Menges: This isn’t so much troubleshooting, but more so, a few preventive tips that can reduce roller wear.

The first thing is in the design: if you have rollers that will see heavy pressure or weight loads – as some nip rollers have – we recommend that customers always use a solid stress analysis or finite element analysis (FEA) application to test the load bearing capacity of the roller. And if you’re having a chill roller or heat-transfer roller made, definitely have a CFD model drawn up that details exactly how hot or cold the roller will get. Not to be too commercial, but Menges offers both FEA and CFD modeling services. We’ve heard so many stories of engineers that order rollers with certain specifications and dimensions; they put the roll in the machine and the journal breaks because it’s not strong enough, or the heat-transfer roll doesn’t get hot enough. By spending a few extra dollars on the proper computer modeling, a lot of this waste can be avoided.

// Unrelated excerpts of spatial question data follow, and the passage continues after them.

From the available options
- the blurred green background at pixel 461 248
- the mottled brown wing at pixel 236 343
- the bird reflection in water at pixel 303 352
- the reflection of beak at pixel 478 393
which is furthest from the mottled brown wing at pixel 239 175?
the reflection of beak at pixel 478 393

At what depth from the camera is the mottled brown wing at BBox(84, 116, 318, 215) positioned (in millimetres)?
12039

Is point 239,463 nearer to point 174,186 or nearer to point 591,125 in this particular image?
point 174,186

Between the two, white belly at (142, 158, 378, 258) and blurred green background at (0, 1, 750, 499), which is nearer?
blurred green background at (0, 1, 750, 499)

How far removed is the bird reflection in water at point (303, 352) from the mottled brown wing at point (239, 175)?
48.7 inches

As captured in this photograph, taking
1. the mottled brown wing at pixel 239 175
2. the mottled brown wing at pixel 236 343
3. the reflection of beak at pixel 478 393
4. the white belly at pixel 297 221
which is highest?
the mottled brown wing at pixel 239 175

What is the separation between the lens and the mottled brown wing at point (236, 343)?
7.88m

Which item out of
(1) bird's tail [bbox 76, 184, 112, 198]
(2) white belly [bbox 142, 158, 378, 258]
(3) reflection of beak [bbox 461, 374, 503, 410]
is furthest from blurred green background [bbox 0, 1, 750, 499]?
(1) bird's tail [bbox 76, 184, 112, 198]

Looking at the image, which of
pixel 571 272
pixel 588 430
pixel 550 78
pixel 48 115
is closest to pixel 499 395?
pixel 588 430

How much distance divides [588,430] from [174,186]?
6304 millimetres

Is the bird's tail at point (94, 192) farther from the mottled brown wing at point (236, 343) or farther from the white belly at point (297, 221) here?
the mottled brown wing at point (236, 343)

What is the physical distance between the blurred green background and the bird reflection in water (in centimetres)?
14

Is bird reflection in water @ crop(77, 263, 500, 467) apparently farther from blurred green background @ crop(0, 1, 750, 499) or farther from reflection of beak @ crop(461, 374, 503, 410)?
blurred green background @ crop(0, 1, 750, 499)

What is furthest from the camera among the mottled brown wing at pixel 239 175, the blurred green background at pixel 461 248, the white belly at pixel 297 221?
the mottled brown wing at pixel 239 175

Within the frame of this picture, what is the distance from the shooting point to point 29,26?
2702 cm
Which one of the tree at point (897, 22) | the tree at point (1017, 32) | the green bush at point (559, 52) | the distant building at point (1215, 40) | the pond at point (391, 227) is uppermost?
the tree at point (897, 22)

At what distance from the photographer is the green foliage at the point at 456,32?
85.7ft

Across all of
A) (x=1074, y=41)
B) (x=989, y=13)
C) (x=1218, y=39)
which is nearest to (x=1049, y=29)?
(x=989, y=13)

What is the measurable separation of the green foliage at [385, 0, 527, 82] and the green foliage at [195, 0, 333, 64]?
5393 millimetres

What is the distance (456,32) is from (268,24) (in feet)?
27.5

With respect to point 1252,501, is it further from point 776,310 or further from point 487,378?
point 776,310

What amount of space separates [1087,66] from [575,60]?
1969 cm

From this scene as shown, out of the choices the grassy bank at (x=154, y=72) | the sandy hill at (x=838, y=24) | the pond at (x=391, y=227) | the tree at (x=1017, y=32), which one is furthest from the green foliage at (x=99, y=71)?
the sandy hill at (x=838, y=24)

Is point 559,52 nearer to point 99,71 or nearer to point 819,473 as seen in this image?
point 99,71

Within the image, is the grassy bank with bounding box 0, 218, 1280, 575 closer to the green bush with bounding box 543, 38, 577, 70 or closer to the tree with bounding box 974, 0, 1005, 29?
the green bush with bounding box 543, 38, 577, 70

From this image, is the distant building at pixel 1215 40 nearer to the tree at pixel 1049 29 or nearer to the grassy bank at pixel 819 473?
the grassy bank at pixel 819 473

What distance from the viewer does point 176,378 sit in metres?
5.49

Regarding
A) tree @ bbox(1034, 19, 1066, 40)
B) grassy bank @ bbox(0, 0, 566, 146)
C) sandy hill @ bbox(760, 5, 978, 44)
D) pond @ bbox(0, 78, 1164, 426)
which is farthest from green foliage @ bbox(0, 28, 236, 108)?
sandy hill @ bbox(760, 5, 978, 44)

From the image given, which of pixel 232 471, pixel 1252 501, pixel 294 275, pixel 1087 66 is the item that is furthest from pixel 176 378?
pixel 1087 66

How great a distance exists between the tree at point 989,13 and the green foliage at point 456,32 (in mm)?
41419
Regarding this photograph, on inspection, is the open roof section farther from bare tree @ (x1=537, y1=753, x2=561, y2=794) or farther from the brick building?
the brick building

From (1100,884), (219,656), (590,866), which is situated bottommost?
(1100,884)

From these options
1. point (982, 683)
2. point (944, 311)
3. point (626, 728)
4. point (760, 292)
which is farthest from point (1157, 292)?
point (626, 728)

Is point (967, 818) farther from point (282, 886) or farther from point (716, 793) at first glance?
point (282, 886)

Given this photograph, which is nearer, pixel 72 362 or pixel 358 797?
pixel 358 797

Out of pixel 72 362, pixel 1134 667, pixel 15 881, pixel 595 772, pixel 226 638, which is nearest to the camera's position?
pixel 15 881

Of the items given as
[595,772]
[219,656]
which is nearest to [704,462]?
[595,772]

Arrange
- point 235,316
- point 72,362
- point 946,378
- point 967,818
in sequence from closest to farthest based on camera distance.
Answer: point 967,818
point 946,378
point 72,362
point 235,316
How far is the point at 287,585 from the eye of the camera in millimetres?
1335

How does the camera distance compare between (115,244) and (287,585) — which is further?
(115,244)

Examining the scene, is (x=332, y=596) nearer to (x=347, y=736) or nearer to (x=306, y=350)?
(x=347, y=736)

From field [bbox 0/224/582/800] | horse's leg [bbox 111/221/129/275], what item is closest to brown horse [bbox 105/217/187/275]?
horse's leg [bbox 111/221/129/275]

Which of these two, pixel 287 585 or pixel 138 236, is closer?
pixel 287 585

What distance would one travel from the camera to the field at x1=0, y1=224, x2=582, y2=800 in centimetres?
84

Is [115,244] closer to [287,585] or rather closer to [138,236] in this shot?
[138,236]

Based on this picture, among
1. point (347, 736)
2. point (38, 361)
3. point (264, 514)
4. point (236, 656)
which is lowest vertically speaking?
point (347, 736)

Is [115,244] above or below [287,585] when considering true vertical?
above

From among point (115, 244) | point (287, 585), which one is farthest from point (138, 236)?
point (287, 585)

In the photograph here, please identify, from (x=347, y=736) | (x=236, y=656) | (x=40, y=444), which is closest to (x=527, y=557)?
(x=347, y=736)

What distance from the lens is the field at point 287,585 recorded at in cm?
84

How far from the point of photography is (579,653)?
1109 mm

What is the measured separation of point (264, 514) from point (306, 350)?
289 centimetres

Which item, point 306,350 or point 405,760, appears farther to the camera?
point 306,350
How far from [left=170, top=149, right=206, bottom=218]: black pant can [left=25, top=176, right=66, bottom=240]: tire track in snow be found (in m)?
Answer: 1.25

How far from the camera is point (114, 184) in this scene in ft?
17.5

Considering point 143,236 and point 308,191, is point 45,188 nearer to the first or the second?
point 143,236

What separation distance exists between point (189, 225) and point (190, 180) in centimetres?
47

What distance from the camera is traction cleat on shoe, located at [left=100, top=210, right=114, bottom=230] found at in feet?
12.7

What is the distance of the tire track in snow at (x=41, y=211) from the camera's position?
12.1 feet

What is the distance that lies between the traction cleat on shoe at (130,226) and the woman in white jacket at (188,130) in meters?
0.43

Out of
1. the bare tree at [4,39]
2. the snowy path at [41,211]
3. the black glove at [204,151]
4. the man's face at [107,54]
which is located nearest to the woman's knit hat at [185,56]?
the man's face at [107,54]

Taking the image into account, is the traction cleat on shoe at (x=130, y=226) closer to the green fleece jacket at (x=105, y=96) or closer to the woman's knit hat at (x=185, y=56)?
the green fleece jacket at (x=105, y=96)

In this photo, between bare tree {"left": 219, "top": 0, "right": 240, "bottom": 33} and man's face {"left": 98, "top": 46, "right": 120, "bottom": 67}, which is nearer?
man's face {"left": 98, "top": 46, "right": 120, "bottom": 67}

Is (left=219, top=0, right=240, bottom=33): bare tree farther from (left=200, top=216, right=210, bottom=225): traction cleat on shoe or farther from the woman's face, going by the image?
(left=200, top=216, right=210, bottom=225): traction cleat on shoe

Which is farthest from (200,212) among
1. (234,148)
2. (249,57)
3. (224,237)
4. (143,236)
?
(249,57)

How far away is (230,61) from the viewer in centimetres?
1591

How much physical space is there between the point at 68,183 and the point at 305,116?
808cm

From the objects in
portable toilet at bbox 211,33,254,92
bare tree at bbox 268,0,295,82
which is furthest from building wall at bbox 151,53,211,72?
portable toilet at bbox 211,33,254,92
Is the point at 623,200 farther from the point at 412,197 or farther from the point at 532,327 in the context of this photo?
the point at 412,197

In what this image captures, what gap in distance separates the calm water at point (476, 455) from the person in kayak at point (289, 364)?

Another important thing is acid flushing: this is for liquid filled chill and heat-transfer rolls. So many plants just let their rollers run and run without ever flushing the system or cleaning the residue from the roller’s internal cavity. Then, all of the sudden, they notice the roller doesn’t heat or cool like it should. One key to preventing this is having the roller acid flushed once a year. This is a chemical wash that breaks down residue, gunk and oxidized particles, and then flushes them from the roller. It keeps your thermal-transfer rates where you want them, and extends the life of the roller. It’s like getting an oil change in your car: it can be an inconvenience, but the machine will last longer.